別ブログのゲームブック攻略記事について
さて、現在のNOVAは、空想(妄想)タイムで、『暗黒の三つの顔』攻略記事を立ち上げました。
まずはアランシア編を完結させて、それから旧世界編、クール編をゆっくり仕上げて行こうと思っています。
そして、書いているうちに、『ソーサリー』4部作も空想(妄想)タイムで仕上げたらいいな、と気まぐれに思い立ちます。
『ソーサリー』の場合、始めたら4部作なので、途中で別の作品に切り替えたりしたら、記事書きの流れがおかしくなる。だけど、一気に(例えば1ヶ月で)全部終わらせることは分量的に難しい。
『ソーサリー』で懸念していたのは、例えば2巻のカーレを終わらせた後に、別の作品の記事を書きたくなった場合、どうすればいいのか?
『七匹の大蛇』をプレイするのか、それとも衝動任せに、突発的にやりたくなったゲームブックをプレイしていいのか。

[提供資料]
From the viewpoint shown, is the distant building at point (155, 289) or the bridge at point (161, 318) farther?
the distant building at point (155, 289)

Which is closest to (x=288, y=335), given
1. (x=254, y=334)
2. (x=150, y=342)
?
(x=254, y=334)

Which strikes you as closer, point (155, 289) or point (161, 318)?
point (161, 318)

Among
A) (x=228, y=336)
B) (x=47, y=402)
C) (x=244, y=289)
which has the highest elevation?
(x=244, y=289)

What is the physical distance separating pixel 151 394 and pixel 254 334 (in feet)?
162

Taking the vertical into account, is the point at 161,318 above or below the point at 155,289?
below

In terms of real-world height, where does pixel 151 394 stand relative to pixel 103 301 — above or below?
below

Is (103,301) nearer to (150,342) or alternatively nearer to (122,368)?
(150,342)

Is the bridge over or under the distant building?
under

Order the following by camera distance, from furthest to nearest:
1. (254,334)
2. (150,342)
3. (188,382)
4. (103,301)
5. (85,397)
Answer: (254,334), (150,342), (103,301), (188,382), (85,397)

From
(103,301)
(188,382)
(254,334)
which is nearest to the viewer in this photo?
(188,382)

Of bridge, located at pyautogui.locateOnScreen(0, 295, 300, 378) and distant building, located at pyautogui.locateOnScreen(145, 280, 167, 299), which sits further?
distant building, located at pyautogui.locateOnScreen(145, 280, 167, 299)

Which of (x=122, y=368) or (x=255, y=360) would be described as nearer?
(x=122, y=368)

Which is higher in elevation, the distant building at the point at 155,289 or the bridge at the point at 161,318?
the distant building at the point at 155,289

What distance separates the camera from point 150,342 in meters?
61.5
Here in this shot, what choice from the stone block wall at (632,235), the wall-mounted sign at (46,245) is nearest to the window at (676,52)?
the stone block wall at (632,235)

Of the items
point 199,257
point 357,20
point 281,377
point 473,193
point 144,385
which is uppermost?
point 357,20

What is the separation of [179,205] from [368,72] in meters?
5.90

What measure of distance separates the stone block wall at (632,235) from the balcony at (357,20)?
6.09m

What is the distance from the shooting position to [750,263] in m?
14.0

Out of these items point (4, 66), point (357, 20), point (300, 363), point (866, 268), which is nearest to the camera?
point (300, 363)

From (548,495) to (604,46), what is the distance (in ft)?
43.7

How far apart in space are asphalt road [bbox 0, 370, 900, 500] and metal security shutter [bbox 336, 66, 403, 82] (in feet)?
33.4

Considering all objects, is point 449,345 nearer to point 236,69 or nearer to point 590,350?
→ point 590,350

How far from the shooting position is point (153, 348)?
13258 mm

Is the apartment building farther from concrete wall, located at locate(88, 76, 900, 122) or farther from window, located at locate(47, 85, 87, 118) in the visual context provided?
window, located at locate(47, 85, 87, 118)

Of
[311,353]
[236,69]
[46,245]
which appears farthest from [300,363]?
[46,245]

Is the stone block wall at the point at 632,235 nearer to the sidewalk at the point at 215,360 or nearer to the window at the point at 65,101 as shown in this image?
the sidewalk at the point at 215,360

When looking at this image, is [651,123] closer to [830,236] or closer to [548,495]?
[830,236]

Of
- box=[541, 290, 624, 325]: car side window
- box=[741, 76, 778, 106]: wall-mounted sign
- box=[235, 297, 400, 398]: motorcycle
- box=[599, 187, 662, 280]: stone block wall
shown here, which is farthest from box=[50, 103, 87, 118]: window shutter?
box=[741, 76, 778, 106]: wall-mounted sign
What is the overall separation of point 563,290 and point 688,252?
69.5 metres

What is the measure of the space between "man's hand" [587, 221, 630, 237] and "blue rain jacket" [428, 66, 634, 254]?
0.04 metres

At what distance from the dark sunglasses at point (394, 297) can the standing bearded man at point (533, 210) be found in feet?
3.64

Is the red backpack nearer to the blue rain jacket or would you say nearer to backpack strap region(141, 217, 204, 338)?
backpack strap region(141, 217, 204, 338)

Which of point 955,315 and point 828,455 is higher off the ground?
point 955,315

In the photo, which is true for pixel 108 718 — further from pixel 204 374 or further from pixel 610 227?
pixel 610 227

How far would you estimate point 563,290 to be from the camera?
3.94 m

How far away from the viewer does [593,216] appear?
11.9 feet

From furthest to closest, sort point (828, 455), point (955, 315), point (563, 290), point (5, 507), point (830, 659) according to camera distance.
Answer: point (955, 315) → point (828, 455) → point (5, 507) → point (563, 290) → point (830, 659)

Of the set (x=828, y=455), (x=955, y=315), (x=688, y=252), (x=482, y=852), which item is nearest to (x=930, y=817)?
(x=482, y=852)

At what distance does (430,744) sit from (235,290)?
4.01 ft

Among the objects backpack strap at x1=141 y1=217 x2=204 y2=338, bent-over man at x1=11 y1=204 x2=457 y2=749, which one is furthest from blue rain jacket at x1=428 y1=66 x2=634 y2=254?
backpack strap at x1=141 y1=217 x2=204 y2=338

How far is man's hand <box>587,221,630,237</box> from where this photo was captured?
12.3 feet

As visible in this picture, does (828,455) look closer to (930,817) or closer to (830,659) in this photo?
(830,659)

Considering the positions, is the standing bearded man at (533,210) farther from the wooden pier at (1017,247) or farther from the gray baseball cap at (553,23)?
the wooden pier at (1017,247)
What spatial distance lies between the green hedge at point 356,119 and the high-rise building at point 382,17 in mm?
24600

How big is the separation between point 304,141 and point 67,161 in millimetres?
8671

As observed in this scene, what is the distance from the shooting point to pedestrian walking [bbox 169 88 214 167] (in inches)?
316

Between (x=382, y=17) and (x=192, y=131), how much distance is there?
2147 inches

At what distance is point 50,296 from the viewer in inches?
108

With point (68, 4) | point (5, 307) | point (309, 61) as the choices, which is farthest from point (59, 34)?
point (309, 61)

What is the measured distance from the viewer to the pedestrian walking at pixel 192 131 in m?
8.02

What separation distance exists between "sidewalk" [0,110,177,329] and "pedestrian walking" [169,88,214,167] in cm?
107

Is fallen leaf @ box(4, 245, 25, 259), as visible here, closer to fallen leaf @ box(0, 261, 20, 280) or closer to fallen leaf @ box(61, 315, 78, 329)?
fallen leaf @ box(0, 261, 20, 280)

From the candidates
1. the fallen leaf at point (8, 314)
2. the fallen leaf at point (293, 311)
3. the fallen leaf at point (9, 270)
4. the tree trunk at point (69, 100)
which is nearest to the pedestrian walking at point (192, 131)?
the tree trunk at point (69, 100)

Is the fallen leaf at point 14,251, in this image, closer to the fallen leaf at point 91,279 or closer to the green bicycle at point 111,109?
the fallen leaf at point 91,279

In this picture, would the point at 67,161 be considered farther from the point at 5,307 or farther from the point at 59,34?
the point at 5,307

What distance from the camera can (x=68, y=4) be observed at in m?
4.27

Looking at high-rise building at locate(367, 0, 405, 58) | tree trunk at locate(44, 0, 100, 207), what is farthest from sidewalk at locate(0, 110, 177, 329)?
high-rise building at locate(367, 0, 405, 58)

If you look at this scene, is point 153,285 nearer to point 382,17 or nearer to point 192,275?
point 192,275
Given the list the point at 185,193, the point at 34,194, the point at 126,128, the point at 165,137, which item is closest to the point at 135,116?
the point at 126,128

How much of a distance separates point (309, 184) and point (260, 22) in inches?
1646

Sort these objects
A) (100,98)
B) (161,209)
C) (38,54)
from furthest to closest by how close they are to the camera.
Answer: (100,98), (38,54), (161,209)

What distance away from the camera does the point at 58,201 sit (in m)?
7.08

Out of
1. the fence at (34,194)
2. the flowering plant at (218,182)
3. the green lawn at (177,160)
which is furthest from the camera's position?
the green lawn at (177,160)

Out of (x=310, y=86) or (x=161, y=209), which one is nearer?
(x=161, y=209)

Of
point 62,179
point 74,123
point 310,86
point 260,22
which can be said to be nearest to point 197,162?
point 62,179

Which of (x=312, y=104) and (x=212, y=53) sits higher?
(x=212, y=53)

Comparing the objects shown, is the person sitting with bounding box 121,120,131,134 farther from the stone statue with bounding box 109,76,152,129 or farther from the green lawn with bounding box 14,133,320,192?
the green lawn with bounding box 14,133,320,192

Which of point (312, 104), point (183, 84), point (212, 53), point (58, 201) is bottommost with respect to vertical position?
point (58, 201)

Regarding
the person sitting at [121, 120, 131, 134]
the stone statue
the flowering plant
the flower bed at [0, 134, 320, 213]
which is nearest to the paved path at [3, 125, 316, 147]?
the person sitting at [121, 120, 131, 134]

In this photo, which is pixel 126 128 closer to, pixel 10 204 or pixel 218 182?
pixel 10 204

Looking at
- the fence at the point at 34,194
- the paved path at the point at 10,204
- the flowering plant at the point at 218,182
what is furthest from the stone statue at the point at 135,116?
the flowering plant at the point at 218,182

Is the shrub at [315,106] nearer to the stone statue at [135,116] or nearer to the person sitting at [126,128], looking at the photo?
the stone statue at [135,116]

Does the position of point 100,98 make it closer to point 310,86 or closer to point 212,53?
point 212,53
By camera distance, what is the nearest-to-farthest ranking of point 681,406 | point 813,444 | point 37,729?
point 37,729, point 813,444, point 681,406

[課題]
ゲームブック攻略記事についての文章から、「別ブログのゲームブック攻略記事について」を含む語句で始まり「らせることは分量的に難しい。」で終わる部分を、「攻略記事」を「プレイ日記」に変えて書き直すこと。

[解答]
別ブログのゲームブックプレイ日記について
さて、現在のNOVAは、空想(妄想)タイムで、『暗黒の三つの顔』プレイ日記を立ち上げました。
まずはアランシア編を完結させて、それから旧世界編、クール編をゆっくり仕上げて行こうと思っています。
そして、書いているうちに、『ソーサリー』4部作も空想(妄想)タイムで仕上げたらいいな、と気まぐれに思い立ちます。
『ソーサリー』の場合、始めたら4部作なので、途中で別の作品に切り替えたりしたら、記事書きの流れがおかしくなる。だけど、一気に(例えば1ヶ月で)全部終わらせることは分量的に難しい。